La fotografia ha una capacità di comunicazione immediata, spesso superiore a quella della parola scritta. Tutti i fatti più importanti della storia degli ultimi secoli sono stati documentati fotograficamente, anche quelli improvvisi e imprevedibili. Ricorrerà il 4 giugno il 35esimo anniversario del massacro dei ragazzi e delle ragazze di piazza Tienanmen che a Pechino lottavano per più libertà e pluralismo. L’immagine del giovane in camicia bianca davanti alla fila dei carrarmati cinesi è entrata nella storia come quella di Robert Capa o di Henri Cartier-Bresson. Dall’assassinio del sindaco di New York nel 1910, William Gaynor, alla tragedia del dirigibile Hindenburg nel 1937, dall’uccisione del leader giapponese Inejirō Asanuma nel 1960 a quella del presidente JK Kennedy nel 1963.
La storia del giornalismo fotografico trova la sua consacrazione con la rivista americana Life. C’è anche un particolare italiano poco conosciuto: il fotografo Alessandro Pavia durante la spedizione dei Mille di Giuseppe Garibaldi ritrasse in posa centinaia di garibaldini in camicia rossa. All’istantanea come momento storico si aggiunge quella di denuncia. Nella maggior parte dei casi il fotografo è sul luogo degli eventi, conosce in anticipo cosa dovrà riprendere.

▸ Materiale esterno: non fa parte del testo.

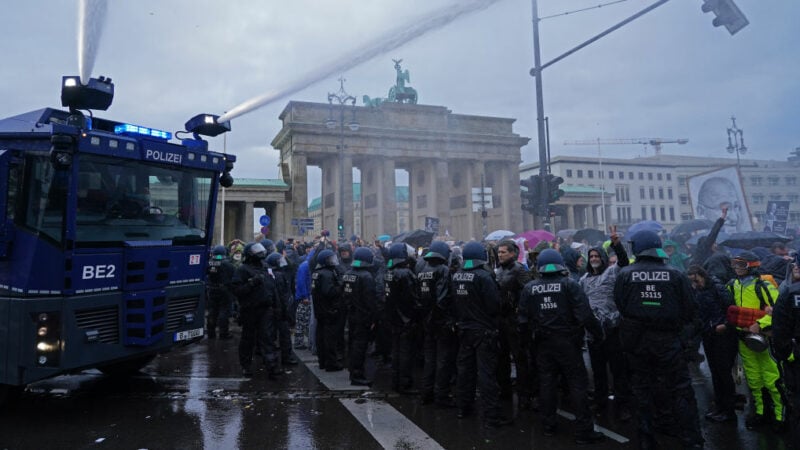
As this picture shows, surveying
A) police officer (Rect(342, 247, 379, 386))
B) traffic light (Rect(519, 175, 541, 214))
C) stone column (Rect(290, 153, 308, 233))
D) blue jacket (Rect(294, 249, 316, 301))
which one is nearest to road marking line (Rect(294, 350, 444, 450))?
police officer (Rect(342, 247, 379, 386))

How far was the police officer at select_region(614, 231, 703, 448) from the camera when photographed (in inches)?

Intorno agli anni Sessanta, si sviluppa a Roma il fenomeno dei “paparazzi” immortalati dal regista Federico Fellini nel film La dolce vita. Il termine, inizialmente dispregiativo, diventa invece un punto essenziale della cronaca nera, politica o mondana. La professione acquista dignità e ottiene il riconoscimento di giornalisti.
Tra Doney Café, Paris Bar, Harry’s Bar nei 500 metri che vanno da piazza Barberini a Porta Pinciana stazionavano i fotografi (Tazio Secchiaroli, Giacomo Alexis, Carlo Riccardi ed altri), in quello che divenne il salotto della “Dolce vita” per “rubare” uno scatto alle tante dive e ai tanti attori che si sedevano a prendere un aperitivo e a cenare con ostriche e champagne. Fu Federico Fellini a chiamare per primo “King of paparazzi” Rino Barillari, il capogruppo di una schiera i cui scatti divennero storici, da quelli di Liz Taylor e Marlon Brando a Sophia Loren e Marcello Mastroianni, da Ava Gardner al grande chirurgo Christiaan Barnard, dal bacio di Ringo Starr a Barbara Bach, dalle esplosioni gioiose di Gina Lollobrigida a Nancy Brilli, da Claudia Cardinale, Madonna e Lady Gaga ma anche Robert De Niro e Michael Jackson.
Nel 2019 venne riservata al fotografo del Messaggero una mostra speciale a Castel Romano con i suoi scatti più significativi. Il mondo della comunicazione si inchinava alla sua macchina fotografica convertita in digitale. Settanta anni dopo, stessa strada e sempre sulla breccia: per King Barillari è sempre pronto a scattare il personaggio di turno. Ma non si sarebbe aspettato mai che un attore 75enne come Gérard Depardieu – che si trovava insieme alla compagna e ad altre quattro persone a un tavolo dell’Harry’s Bar – lo colpisse con tre pugni al viso, scaraventandolo a terra. Portato in ospedale è stato rilasciato con una prognosi di dieci giorni.
In più di 50 anni di carriera, il calabrese Barillari, definito anche fotografo d’assalto, ha subito una coltellata, 11 costole rotte e si è curato al pronto soccorso oltre 160 volte, oltre alla rottura di un orecchio da parte di Peter O’Toole, che pagò un salato risarcimento.
“Incidenti del mestiere” li definisce, sorridendo ma felice di essere ancora protagonista, con i suoi quasi 80 anni (li compirà nel febbraio del 2025), di tanti episodi di cronaca. Il suo motto è stato sempre “la guerra è guerra”, essendo stato coinvolto in casi di terrorismo e rapimenti.